No, that shows that there's a bug somewhere.  What was the assertion failure?  We'd like to fix the bug, but we'd need to know the assertion failure.

However, even if we fix that bug, and any other bugs you run into:

	1) it will not magically be able to read pcap-ng files that have been damaged by being transferred in text mode;

	2) even if it could (which it can't, as there's no way for it to figure out where, in the file, the pair of bytes 0x0d 0x0a was turned into the single byte 0x0a, or the single byte 0x0a was turned into the pair of bytes 0x0d 0x0a - the first of those would happen if a file were transferred in text mode from Windows to UN*X, the second of those would happen if a file were transferred in text mode from UN*X to Windows), it wouldn't help you, because your file is in pcap format, not pcap-ng format.

> Also, I read the source code of libpcap, that error happens when length of captured packet is considered too big.
> In "/libpcap-1.1.1/sf-pcap.c"
> In this function below:
> static int pcap_next_packet(pcap_t *p, struct pcap_pkthdr *hdr, u_char **data)
> { 
> ... ...
> if (hdr->caplen > 65535) 
> { snprintf(p->errbuf, PCAP_ERRBUF_SIZE,"bogus savefile header");
> return (-1); }
> ... ... 
> }
> 
> Basing on the pcap file format:  http://wiki.wireshark.org/Development/LibpcapFileFormat
> I think it is possible to do a "magic number searching" when the if() above is true. The bytes holding that "magic number" can be considered as the beginning of next valid packet.
> Notice that every valid packet has a timestamp in packet header. 
> typedef struct pcaprec_hdr_s {
> guint32 ts_sec; /* timestamp seconds */
> guint32 ts_usec; /* timestamp microseconds */
> guint32 incl_len; /* number of octets of packet saved in file */
> guint32 orig_len; /* actual length of packet */
> } pcaprec_hdr_t;
> If we know the range of the capturing time, we can use some bytes in "pcaprec_hdr_s.ts_sec" as the "magic number".

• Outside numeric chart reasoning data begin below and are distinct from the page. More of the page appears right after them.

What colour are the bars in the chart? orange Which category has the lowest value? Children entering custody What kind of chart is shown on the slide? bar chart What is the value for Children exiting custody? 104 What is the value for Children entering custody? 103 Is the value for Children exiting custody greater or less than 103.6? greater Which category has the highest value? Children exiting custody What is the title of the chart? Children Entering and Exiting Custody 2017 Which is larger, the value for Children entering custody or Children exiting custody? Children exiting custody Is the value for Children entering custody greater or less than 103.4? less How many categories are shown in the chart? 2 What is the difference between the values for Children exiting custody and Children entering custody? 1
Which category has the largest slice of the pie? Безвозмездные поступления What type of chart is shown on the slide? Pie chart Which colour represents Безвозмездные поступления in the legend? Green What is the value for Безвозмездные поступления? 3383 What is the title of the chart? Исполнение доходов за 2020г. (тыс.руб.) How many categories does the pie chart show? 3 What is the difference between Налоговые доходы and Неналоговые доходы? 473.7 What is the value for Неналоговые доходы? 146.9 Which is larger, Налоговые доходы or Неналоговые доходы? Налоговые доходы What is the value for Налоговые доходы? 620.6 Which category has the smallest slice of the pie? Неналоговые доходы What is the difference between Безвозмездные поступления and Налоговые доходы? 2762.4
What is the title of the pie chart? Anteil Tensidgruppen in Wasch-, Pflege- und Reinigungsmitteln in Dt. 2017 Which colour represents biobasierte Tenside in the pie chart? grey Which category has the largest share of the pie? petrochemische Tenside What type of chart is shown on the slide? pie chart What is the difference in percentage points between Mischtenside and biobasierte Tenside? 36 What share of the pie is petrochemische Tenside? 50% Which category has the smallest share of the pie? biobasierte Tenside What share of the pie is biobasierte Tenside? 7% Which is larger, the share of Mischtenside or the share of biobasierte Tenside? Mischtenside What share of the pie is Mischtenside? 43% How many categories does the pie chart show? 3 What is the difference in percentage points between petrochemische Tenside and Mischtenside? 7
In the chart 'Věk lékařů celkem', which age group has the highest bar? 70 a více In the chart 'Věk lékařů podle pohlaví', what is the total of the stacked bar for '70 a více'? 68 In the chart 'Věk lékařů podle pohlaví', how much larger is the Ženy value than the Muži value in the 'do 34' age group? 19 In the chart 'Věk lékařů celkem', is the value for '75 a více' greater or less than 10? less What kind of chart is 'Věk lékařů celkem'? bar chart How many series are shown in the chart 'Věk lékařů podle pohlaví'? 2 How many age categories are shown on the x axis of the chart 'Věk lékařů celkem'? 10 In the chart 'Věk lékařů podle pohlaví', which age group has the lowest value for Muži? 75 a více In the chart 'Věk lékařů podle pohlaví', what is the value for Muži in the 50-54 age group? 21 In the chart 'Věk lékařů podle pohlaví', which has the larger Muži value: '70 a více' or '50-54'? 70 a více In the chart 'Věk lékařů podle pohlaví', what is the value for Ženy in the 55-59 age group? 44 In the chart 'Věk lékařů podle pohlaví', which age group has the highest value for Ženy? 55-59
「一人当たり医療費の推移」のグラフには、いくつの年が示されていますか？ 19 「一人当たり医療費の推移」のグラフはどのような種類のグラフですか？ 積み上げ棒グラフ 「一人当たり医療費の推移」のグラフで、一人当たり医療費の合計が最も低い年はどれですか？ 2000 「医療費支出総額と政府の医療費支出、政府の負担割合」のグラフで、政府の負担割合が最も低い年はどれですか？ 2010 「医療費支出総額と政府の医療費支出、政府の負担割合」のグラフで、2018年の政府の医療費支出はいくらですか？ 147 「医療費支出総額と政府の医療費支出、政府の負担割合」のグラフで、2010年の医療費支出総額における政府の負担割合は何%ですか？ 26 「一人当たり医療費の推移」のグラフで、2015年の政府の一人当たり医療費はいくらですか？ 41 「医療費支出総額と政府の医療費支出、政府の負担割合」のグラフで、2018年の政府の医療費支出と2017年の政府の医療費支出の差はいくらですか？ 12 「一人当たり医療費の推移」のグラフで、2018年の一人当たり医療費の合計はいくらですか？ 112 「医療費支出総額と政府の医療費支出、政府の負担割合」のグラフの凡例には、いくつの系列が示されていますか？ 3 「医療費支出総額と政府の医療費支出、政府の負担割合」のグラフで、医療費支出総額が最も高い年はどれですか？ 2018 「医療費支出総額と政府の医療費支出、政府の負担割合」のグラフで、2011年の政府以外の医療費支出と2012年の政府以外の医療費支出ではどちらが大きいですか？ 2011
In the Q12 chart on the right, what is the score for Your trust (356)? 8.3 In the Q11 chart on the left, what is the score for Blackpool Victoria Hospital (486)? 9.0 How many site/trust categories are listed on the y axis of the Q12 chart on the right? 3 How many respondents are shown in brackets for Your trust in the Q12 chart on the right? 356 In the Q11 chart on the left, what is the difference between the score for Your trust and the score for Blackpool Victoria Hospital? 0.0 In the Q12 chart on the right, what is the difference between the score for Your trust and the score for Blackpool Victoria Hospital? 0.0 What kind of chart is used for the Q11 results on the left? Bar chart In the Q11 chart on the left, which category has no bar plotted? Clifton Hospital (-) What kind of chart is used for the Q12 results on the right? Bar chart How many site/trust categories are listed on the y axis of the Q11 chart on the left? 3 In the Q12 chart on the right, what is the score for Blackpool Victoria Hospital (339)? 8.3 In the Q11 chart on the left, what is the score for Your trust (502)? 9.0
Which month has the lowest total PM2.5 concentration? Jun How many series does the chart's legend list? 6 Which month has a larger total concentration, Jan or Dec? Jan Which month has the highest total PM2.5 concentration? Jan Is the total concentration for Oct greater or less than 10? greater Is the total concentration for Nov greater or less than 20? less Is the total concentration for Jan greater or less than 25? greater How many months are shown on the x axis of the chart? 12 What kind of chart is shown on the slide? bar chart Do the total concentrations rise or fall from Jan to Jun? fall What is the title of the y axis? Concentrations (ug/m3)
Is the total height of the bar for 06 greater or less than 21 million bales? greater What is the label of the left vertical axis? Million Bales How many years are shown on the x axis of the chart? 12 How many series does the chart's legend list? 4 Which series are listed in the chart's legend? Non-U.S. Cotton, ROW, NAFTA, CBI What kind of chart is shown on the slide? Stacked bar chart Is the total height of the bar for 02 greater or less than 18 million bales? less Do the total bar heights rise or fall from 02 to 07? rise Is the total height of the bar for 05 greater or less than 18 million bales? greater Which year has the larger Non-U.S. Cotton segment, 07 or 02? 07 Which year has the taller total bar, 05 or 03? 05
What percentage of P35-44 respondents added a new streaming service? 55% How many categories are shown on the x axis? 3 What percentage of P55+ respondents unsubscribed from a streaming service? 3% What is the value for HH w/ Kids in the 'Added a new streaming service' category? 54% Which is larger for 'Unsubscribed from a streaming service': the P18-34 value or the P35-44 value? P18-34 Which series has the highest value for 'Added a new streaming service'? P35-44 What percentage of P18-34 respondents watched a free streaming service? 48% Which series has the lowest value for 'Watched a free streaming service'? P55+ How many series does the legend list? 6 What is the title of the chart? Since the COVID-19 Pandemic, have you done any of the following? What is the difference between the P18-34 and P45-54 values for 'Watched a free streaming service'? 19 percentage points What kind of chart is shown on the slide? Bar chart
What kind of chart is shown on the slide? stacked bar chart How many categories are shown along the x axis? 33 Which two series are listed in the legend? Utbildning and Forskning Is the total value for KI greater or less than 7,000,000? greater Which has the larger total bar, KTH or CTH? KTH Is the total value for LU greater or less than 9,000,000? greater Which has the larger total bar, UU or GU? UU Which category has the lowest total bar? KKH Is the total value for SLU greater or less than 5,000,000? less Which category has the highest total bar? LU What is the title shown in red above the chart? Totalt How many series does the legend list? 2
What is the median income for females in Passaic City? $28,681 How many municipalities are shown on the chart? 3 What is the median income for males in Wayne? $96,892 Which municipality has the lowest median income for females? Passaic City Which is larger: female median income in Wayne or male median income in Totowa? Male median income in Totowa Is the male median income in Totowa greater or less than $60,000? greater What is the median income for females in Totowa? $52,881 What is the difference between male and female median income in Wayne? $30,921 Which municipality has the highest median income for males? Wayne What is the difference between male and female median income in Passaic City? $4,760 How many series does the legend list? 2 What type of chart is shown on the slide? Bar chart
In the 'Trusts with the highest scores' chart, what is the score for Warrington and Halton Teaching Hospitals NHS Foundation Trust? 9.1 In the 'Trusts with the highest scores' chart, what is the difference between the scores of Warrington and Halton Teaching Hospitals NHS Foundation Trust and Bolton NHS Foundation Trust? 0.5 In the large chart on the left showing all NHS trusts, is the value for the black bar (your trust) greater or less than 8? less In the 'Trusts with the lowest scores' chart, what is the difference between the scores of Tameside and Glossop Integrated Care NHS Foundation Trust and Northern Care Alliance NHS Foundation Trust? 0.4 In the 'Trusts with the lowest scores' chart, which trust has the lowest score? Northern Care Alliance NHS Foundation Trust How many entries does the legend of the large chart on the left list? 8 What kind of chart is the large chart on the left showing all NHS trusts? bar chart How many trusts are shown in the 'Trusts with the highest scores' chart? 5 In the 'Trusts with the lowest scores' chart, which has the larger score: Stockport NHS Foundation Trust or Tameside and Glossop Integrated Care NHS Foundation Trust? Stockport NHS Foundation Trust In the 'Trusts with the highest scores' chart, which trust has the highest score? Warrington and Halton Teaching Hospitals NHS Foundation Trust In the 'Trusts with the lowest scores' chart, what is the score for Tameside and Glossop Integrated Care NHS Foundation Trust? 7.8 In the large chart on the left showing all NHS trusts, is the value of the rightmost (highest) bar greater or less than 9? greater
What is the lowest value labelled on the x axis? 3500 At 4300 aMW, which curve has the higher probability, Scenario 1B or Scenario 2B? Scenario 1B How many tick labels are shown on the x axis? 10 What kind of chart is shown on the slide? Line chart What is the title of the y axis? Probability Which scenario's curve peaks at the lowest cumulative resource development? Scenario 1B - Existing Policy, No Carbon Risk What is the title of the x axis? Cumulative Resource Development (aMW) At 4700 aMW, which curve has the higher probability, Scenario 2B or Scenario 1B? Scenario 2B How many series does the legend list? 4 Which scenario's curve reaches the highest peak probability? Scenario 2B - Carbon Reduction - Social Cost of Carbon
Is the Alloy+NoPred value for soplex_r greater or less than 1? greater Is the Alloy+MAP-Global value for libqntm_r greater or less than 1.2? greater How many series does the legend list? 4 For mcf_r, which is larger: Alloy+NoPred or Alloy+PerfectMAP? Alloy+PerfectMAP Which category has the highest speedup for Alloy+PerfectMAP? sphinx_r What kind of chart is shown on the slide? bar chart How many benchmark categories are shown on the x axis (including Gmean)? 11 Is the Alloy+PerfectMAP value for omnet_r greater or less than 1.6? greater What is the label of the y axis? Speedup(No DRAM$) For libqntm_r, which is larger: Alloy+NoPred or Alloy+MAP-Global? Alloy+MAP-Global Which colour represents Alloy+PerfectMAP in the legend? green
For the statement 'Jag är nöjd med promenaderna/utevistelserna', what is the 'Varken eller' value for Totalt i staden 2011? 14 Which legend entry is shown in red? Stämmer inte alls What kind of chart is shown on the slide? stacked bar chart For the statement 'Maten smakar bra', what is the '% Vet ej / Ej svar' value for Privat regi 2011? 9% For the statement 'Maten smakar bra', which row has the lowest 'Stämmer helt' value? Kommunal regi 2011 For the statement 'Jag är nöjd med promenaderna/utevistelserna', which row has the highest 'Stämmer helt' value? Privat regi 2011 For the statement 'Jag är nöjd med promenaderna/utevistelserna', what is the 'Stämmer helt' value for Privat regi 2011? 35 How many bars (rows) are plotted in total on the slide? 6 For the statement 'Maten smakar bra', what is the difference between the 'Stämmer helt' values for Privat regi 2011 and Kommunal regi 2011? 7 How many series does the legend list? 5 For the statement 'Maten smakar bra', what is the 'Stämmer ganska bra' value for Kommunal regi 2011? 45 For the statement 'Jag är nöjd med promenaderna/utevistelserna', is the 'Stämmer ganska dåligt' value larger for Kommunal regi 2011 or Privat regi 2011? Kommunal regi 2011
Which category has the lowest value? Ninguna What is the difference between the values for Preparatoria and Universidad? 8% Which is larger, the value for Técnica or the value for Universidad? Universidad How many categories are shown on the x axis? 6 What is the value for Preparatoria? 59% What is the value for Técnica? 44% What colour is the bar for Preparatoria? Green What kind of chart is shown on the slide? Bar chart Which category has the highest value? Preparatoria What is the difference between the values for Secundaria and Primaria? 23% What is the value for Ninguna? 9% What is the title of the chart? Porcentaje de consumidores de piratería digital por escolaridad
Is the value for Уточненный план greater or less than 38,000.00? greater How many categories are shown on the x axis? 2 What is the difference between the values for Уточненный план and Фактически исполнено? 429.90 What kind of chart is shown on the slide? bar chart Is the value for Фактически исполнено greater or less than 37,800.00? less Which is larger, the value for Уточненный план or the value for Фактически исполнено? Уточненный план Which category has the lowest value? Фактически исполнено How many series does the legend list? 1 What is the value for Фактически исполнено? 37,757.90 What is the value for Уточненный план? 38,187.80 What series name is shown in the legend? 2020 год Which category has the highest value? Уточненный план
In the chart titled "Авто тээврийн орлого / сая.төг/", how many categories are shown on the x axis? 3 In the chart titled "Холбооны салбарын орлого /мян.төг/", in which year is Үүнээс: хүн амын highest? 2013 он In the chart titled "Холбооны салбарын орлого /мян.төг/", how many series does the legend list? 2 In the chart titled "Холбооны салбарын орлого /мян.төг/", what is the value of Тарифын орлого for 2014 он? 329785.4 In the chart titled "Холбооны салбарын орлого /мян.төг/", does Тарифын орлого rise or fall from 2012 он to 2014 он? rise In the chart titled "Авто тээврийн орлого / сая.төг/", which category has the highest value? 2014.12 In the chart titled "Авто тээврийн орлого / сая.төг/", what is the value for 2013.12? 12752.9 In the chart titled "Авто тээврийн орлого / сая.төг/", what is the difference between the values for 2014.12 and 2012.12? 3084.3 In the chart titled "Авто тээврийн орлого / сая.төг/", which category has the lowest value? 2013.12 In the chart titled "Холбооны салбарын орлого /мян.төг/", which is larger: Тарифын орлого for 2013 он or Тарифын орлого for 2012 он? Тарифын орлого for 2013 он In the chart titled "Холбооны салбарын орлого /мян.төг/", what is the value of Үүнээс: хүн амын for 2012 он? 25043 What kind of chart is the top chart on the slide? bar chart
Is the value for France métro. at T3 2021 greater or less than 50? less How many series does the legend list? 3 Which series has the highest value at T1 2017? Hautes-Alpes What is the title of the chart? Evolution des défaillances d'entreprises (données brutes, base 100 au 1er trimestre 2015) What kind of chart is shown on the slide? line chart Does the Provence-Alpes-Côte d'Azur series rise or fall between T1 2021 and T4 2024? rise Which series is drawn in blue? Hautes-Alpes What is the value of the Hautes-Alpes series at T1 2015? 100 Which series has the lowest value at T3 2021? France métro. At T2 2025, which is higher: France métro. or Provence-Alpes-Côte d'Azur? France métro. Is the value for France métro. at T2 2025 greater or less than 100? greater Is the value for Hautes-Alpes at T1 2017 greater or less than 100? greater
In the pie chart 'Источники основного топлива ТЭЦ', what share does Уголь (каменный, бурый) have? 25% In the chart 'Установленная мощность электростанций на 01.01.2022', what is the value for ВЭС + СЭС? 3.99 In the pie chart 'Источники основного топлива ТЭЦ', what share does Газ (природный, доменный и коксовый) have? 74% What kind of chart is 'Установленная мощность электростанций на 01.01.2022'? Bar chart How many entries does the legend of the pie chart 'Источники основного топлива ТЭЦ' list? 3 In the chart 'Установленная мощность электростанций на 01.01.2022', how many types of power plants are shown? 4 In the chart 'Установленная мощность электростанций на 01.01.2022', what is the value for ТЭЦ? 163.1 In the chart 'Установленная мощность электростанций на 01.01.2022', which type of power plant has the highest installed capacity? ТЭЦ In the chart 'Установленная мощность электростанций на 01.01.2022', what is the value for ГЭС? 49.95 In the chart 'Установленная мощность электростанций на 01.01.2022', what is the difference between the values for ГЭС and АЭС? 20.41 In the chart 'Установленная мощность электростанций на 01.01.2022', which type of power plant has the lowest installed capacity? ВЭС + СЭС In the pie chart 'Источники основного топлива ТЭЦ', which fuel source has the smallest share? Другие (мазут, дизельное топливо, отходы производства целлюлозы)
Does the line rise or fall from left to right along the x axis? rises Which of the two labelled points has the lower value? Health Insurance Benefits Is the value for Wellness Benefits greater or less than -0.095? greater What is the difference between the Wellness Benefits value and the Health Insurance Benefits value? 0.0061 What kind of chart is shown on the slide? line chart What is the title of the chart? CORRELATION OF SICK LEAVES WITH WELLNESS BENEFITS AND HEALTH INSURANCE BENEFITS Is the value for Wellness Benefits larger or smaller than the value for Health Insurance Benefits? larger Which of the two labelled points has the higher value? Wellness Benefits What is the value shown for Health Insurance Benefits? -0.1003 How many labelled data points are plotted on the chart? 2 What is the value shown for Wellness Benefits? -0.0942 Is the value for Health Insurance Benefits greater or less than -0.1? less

There is no guarantee that

	1) the packets in the file before the first packet with a too-large captured length have not had their data damaged by transferring the file in text mode, so just because they're "valid" in that the captured length isn't > 65535 that doesn't mean they're "valid" in the sense that the data actually reflects what was captured;

	2) the same applies to packets after the ones you've skipped.